To calculate the acceleration of the third child plus wagon, we need to determine the net force acting on them.

(a) Calculate the net force:
Net force = Sum of all forces
= Force exerted by the first child + Force exerted by the second child - Frictional force
= 75.0 N + 95.0 N - 12.0 N
= 158.0 N - 12.0 N
= 146.0 N

(b) Calculate the acceleration:
Using Newton's second law, F = ma, where F is the net force and m is the mass:
Net force (F) = mass (m) × acceleration (a)
146.0 N = 21.0 kg × a

Solving for a:
a = 146.0 N / 21.0 kg
a ≈ 6.9524 m/s²

Therefore, the acceleration of the third child plus wagon is approximately 6.9524 m/s².

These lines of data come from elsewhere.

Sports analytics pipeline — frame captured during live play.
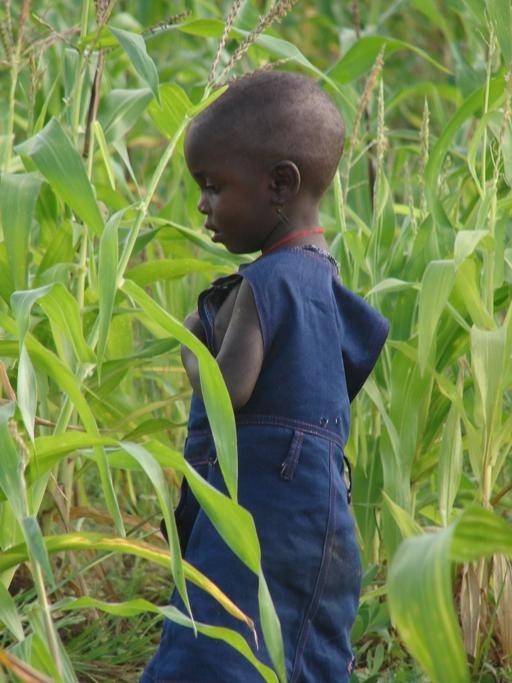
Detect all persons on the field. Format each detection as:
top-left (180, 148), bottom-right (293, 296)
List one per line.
top-left (137, 67), bottom-right (390, 682)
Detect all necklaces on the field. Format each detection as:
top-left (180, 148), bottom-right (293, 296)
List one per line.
top-left (260, 226), bottom-right (325, 254)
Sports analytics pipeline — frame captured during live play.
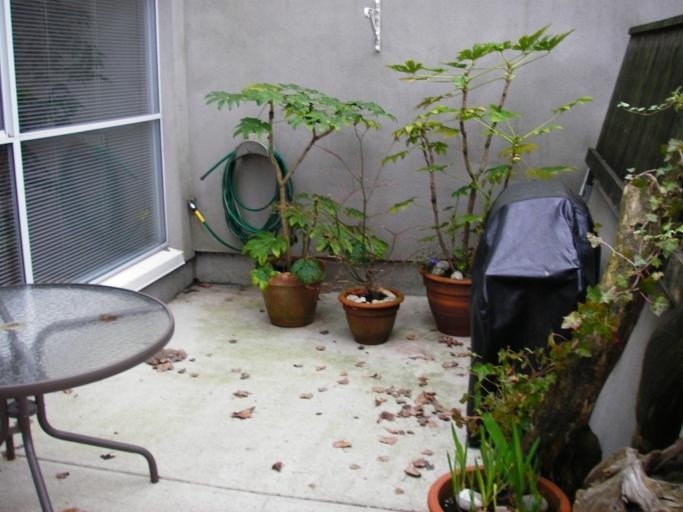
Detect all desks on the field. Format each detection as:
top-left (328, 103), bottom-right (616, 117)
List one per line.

(c) If friction is 20.0 N, we need to recalculate the net force:

Net force = Force exerted by the first child + Force exerted by the second child - Frictional force
= 75.0 N + 95.0 N - 20.0 N
= 170.0 N - 20.0 N
= 150.0 N

Recalculating the acceleration:
150.0 N = 21.0 kg × a

Solving for a:
a = 150.0 N / 21.0 kg
a ≈ 7.1429 m/s²

Therefore, if friction is 20.0 N, the acceleration of the third child plus wagon would be approximately 7.1429 m/s².

To calculate the acceleration of the third child plus wagon, we can use Newton's second law of motion, which states that the acceleration of an object is directly proportional to the net force acting on it and inversely proportional to its mass.

(a) Calculate the net force acting on the third child plus wagon:
Net force = total force - frictional force
= (75.0 N - 95.0 N) - 12.0 N
= -32.0 N

Keep in mind that the negative sign indicates that the net force is in the opposite direction of the applied forces.

(b) Calculate the acceleration using Newton's second law formula:
Acceleration = Net force / mass
= (-32.0 N) / (21.0 kg)
≈ -1.52 m/s²

The negative sign means that the acceleration is in the opposite direction of the applied forces.

(c) Now, let's calculate the acceleration when the friction is 20.0 N:
Net force = total force - frictional force
= (75.0 N - 95.0 N) - 20.0 N
= -40.0 N

Acceleration = Net force / mass
= (-40.0 N) / (21.0 kg)
≈ -1.90 m/s²

Again, the negative sign indicates that the acceleration is in the opposite direction of the applied forces.